──────── Provided information ────────
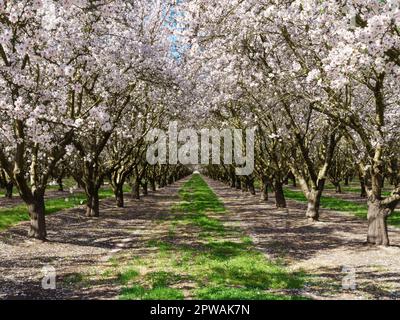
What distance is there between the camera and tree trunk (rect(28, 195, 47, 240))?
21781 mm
────────
──────── Provided information ────────
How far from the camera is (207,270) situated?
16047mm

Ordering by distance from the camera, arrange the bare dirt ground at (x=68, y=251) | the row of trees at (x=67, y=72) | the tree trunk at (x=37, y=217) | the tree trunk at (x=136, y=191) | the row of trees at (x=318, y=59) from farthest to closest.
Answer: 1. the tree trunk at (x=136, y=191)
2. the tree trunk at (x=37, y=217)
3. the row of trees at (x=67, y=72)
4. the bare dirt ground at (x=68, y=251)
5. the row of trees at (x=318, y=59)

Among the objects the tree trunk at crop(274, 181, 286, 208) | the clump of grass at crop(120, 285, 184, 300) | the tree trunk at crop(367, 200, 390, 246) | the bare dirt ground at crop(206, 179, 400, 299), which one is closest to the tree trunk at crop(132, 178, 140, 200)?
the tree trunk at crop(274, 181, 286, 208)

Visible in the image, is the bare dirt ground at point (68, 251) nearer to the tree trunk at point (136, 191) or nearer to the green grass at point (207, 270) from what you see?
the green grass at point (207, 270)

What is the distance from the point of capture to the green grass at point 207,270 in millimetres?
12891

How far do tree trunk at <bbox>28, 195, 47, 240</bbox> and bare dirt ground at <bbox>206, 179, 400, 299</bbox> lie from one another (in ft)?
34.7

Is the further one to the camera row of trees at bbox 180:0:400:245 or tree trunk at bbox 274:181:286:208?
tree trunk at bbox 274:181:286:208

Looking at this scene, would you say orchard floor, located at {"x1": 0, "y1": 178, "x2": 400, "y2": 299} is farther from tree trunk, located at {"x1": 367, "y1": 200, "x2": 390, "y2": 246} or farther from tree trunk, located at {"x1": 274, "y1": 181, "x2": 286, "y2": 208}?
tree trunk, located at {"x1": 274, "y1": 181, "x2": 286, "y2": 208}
────────
──────── Provided information ────────
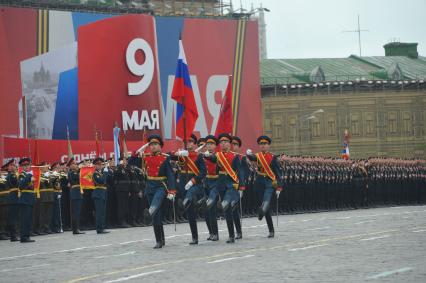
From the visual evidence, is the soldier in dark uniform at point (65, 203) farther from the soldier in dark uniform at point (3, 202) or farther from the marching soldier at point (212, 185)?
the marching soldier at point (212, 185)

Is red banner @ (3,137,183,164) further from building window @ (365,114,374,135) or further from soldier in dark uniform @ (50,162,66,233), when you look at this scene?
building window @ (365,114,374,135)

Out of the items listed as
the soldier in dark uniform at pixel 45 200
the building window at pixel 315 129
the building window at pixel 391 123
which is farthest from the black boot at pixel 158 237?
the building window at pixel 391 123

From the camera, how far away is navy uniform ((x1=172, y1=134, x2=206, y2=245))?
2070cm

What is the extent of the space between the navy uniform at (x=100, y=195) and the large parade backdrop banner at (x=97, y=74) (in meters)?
────────
Please rewrite the records starting at the line that contains "From the camera, how" and ending at the line that contains "What is the extent", changing "navy uniform" to "blue uniform" and leaving everything else as it is.

From the camera, how far away is blue uniform ((x1=172, y1=134, x2=206, y2=245))?
2070cm

What is the extent of the space between the blue uniform at (x=100, y=195) and the large parade backdrop banner at (x=97, y=74) (in meters)?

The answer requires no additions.